___ Dataset rows ___

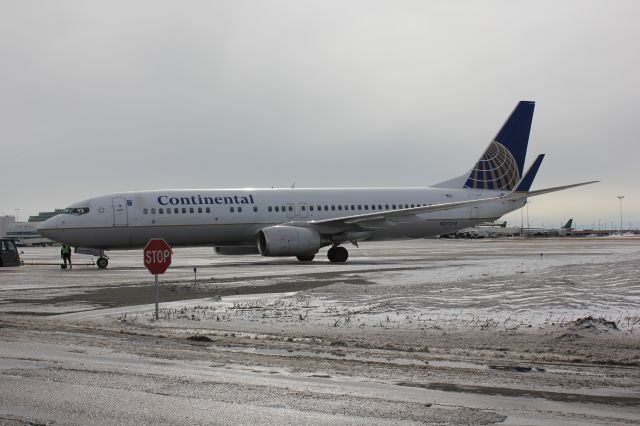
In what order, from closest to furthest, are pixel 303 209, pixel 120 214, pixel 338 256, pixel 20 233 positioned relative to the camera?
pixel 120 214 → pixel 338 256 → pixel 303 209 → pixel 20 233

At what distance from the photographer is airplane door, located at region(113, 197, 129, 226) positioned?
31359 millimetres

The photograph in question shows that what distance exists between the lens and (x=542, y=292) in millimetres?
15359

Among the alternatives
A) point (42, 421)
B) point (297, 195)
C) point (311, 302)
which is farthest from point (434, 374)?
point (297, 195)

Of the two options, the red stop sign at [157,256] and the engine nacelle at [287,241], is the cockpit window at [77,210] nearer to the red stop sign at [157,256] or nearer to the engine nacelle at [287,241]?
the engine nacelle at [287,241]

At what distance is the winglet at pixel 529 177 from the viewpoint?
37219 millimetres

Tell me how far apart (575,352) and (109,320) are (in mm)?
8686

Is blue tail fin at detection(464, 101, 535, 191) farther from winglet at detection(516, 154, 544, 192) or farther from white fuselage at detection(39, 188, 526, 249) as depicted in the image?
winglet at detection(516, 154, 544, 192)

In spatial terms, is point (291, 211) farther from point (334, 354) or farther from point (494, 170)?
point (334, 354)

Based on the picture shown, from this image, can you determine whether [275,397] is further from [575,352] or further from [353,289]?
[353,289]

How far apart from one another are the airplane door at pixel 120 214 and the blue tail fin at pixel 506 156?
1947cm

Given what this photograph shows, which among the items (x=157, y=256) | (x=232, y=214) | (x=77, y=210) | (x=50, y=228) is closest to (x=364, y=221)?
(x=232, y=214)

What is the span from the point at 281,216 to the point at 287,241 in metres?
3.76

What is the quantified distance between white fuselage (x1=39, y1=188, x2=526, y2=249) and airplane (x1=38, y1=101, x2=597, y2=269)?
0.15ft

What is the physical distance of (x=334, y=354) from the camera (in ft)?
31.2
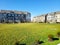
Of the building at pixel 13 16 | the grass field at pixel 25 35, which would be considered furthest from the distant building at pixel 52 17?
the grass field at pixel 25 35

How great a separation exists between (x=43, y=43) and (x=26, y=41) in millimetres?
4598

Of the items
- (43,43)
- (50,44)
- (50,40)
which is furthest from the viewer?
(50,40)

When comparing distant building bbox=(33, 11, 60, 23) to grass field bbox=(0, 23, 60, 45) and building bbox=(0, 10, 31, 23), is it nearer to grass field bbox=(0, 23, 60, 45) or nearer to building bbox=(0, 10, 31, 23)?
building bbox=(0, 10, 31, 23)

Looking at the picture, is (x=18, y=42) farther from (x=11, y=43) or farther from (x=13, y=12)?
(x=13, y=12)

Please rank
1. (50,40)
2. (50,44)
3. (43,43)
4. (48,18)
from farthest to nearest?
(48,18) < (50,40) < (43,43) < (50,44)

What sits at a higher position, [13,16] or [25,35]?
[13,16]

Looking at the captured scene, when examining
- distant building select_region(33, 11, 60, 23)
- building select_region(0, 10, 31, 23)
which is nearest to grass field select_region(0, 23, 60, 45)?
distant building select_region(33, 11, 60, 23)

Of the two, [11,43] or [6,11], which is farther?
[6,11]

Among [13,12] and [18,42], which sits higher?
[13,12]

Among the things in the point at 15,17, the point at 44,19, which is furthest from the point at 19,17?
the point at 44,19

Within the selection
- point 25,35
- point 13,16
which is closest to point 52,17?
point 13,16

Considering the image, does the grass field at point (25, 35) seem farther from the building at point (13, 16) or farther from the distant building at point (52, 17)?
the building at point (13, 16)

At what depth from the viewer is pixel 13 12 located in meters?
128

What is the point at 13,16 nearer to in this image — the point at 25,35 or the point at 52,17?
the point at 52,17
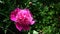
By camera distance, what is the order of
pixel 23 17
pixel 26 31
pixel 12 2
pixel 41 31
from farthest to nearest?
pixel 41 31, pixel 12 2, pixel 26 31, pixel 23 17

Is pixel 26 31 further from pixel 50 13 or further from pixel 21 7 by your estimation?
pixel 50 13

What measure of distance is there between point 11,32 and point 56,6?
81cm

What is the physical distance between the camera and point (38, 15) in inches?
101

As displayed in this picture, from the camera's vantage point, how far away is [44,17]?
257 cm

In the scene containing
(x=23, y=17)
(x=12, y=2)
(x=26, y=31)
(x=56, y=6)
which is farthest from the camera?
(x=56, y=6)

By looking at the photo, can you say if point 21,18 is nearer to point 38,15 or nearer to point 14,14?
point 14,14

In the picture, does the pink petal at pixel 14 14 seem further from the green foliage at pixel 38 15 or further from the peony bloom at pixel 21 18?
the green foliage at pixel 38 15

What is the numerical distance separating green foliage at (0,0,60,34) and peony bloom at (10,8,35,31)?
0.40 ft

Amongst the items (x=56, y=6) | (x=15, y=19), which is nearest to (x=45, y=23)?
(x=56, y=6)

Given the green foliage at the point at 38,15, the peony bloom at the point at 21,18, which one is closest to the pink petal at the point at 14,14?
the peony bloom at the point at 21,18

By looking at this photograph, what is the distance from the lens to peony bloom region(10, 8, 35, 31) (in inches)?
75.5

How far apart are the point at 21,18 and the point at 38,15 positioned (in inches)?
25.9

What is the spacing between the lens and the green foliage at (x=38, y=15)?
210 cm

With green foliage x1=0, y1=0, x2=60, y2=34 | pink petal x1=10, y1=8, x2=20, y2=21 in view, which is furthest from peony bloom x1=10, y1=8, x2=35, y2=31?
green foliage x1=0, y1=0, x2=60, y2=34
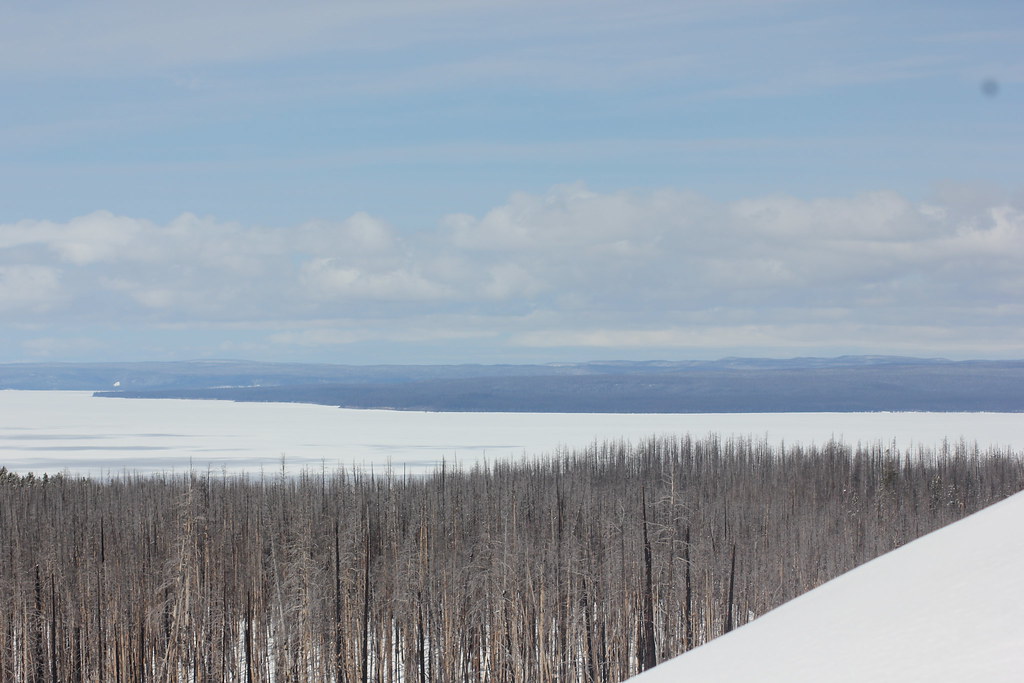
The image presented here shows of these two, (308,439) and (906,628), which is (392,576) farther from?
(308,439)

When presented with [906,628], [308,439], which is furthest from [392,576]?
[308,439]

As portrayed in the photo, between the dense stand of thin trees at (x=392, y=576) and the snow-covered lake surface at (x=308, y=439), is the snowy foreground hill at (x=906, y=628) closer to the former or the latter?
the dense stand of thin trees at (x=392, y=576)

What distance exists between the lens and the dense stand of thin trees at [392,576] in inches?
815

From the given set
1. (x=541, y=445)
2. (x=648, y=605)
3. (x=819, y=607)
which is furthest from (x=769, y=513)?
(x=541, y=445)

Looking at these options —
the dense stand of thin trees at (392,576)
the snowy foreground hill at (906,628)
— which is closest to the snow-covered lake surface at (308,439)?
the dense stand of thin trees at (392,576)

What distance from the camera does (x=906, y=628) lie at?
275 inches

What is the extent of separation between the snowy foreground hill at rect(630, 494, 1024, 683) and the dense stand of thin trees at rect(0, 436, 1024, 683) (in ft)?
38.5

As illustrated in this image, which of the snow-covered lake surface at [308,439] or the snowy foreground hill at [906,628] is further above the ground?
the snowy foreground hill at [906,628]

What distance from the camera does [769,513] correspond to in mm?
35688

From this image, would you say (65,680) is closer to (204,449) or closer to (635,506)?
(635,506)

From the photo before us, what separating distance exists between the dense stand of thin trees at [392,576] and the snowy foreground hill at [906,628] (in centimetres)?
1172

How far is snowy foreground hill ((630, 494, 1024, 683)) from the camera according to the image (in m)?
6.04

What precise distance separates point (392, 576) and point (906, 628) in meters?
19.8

___

Exercise goal = Put every line of the records above into a numbered list, leaving out blank lines and the pictures.

The answer =
1. In what order, from closest to furthest, are pixel 303 209, pixel 120 214, pixel 338 256, pixel 20 233 positioned relative to the camera?
2. pixel 120 214 → pixel 338 256 → pixel 303 209 → pixel 20 233
3. At what distance from the photographer is airplane door, located at region(113, 197, 129, 226) positioned?
4. 31359 millimetres
5. The photograph in question shows that what distance exists between the lens and (x=542, y=292) in millimetres?
6. 15359
7. Among the alternatives
8. A) point (42, 421)
9. B) point (297, 195)
10. C) point (311, 302)
11. which is farthest from point (434, 374)?
12. point (297, 195)
13. Of the two options, the red stop sign at [157,256] and the engine nacelle at [287,241], is the cockpit window at [77,210] nearer to the red stop sign at [157,256] or nearer to the engine nacelle at [287,241]?
14. the engine nacelle at [287,241]
15. At what distance is the winglet at pixel 529 177 from the viewpoint?
16. 37219 millimetres
17. Tell me how far apart (575,352) and (109,320) are (in mm)?
18. 8686
19. Is blue tail fin at detection(464, 101, 535, 191) farther from winglet at detection(516, 154, 544, 192) or farther from white fuselage at detection(39, 188, 526, 249) as depicted in the image?
20. winglet at detection(516, 154, 544, 192)
21. In spatial terms, is point (291, 211) farther from point (334, 354) or farther from point (494, 170)?
22. point (334, 354)
23. Based on the picture shown, from this image, can you determine whether [275,397] is further from [575,352] or further from [353,289]?
24. [353,289]
25. How far apart from one another are the airplane door at pixel 120 214 and the blue tail fin at pixel 506 156?
26. 1947cm
27. Given what this photograph shows, which among the items (x=157, y=256) | (x=232, y=214) | (x=77, y=210) | (x=50, y=228) is closest to (x=364, y=221)?
28. (x=232, y=214)
29. What is the span from the point at 281,216 to the point at 287,241 in metres?
30. 3.76
31. What is the quantified distance between white fuselage (x1=39, y1=188, x2=526, y2=249) and airplane (x1=38, y1=101, x2=597, y2=269)?
32. 0.15ft
33. What is the physical distance of (x=334, y=354) from the camera (in ft)?
34. 31.2
35. Of the building at pixel 13 16 | the grass field at pixel 25 35, which would be considered furthest from the distant building at pixel 52 17?
36. the grass field at pixel 25 35
37. How great a separation exists between (x=43, y=43) and (x=26, y=41) in millimetres?
38. 4598
39. Of the items
40. - (43,43)
41. - (50,44)
42. - (50,40)
43. which is furthest from the viewer?
44. (50,40)
45. When comparing distant building bbox=(33, 11, 60, 23) to grass field bbox=(0, 23, 60, 45) and building bbox=(0, 10, 31, 23), is it nearer to grass field bbox=(0, 23, 60, 45) or nearer to building bbox=(0, 10, 31, 23)?
46. building bbox=(0, 10, 31, 23)
47. Looking at the picture, is (x=18, y=42) farther from (x=11, y=43) or farther from (x=13, y=12)?
48. (x=13, y=12)
49. Please rank
50. 1. (50,40)
51. 2. (50,44)
52. 3. (43,43)
53. 4. (48,18)
54. from farthest to nearest?
55. (48,18) < (50,40) < (43,43) < (50,44)
56. What sits at a higher position, [13,16] or [25,35]?
57. [13,16]
58. Looking at the captured scene, when examining
59. - distant building select_region(33, 11, 60, 23)
60. - building select_region(0, 10, 31, 23)
61. which is nearest to grass field select_region(0, 23, 60, 45)?
62. distant building select_region(33, 11, 60, 23)
63. Of the two, [11,43] or [6,11], which is farther?
64. [6,11]
65. Among [13,12] and [18,42], which sits higher?
66. [13,12]
67. Among the things in the point at 15,17, the point at 44,19, which is furthest from the point at 19,17?
68. the point at 44,19
69. Within the selection
70. - point 25,35
71. - point 13,16
72. which is closest to point 52,17?
73. point 13,16
74. Considering the image, does the grass field at point (25, 35) seem farther from the building at point (13, 16) or farther from the distant building at point (52, 17)?
75. the building at point (13, 16)
76. At what depth from the viewer is pixel 13 12 located in meters?
77. 128
78. What is the point at 13,16 nearer to in this image — the point at 25,35 or the point at 52,17?
79. the point at 52,17
80. By camera distance, what is the order of
81. pixel 23 17
82. pixel 26 31
83. pixel 12 2
84. pixel 41 31
85. from farthest to nearest?
86. pixel 41 31, pixel 12 2, pixel 26 31, pixel 23 17
87. Is pixel 26 31 further from pixel 50 13 or further from pixel 21 7 by your estimation?
88. pixel 50 13
89. What measure of distance is there between point 11,32 and point 56,6?
90. 81cm
91. What is the physical distance between the camera and point (38, 15) in inches?
92. 101
93. As displayed in this picture, from the camera's vantage point, how far away is [44,17]?
94. 257 cm
95. In the scene containing
96. (x=23, y=17)
97. (x=12, y=2)
98. (x=26, y=31)
99. (x=56, y=6)
100. which is farthest from the camera?
101. (x=56, y=6)
102. By looking at the photo, can you say if point 21,18 is nearer to point 38,15 or nearer to point 14,14?
103. point 14,14
104. In the picture, does the pink petal at pixel 14 14 seem further from the green foliage at pixel 38 15 or further from the peony bloom at pixel 21 18?
105. the green foliage at pixel 38 15
106. What is the numerical distance separating green foliage at (0,0,60,34) and peony bloom at (10,8,35,31)?
107. 0.40 ft
108. Amongst the items (x=56, y=6) | (x=15, y=19), which is nearest to (x=45, y=23)?
109. (x=56, y=6)
110. Given the green foliage at the point at 38,15, the peony bloom at the point at 21,18, which one is closest to the pink petal at the point at 14,14?
111. the peony bloom at the point at 21,18
112. By looking at this photograph, what is the distance from the lens to peony bloom region(10, 8, 35, 31) (in inches)?
113. 75.5
114. How far apart are the point at 21,18 and the point at 38,15 positioned (in inches)?
115. 25.9
116. What is the spacing between the lens and the green foliage at (x=38, y=15)?
117. 210 cm
118. With green foliage x1=0, y1=0, x2=60, y2=34 | pink petal x1=10, y1=8, x2=20, y2=21 in view, which is furthest from peony bloom x1=10, y1=8, x2=35, y2=31?
119. green foliage x1=0, y1=0, x2=60, y2=34
120. The image presented here shows of these two, (308,439) and (906,628), which is (392,576) farther from?
121. (308,439)
122. When presented with [906,628], [308,439], which is furthest from [392,576]?
123. [308,439]
124. As portrayed in the photo, between the dense stand of thin trees at (x=392, y=576) and the snow-covered lake surface at (x=308, y=439), is the snowy foreground hill at (x=906, y=628) closer to the former or the latter?
125. the dense stand of thin trees at (x=392, y=576)
126. What distance exists between the lens and the dense stand of thin trees at [392,576] in inches?
127. 815
128. From the given set
129. 1. (x=541, y=445)
130. 2. (x=648, y=605)
131. 3. (x=819, y=607)
132. which is furthest from (x=769, y=513)?
133. (x=541, y=445)
134. Looking at these options —
135. the dense stand of thin trees at (392,576)
136. the snowy foreground hill at (906,628)
137. — which is closest to the snow-covered lake surface at (308,439)?
138. the dense stand of thin trees at (392,576)
139. What distance from the camera does (x=906, y=628) lie at?
140. 275 inches
141. What is the extent of separation between the snowy foreground hill at rect(630, 494, 1024, 683) and the dense stand of thin trees at rect(0, 436, 1024, 683) (in ft)?
142. 38.5
143. As illustrated in this image, which of the snow-covered lake surface at [308,439] or the snowy foreground hill at [906,628] is further above the ground?
144. the snowy foreground hill at [906,628]
145. What distance from the camera does [769,513] correspond to in mm?
146. 35688
147. From this image, would you say (65,680) is closer to (204,449) or closer to (635,506)?
148. (635,506)
149. From the photo before us, what separating distance exists between the dense stand of thin trees at [392,576] and the snowy foreground hill at [906,628] (in centimetres)?
150. 1172
151. How far is snowy foreground hill ((630, 494, 1024, 683)) from the camera according to the image (in m)?
152. 6.04
153. What precise distance separates point (392, 576) and point (906, 628) in meters?
154. 19.8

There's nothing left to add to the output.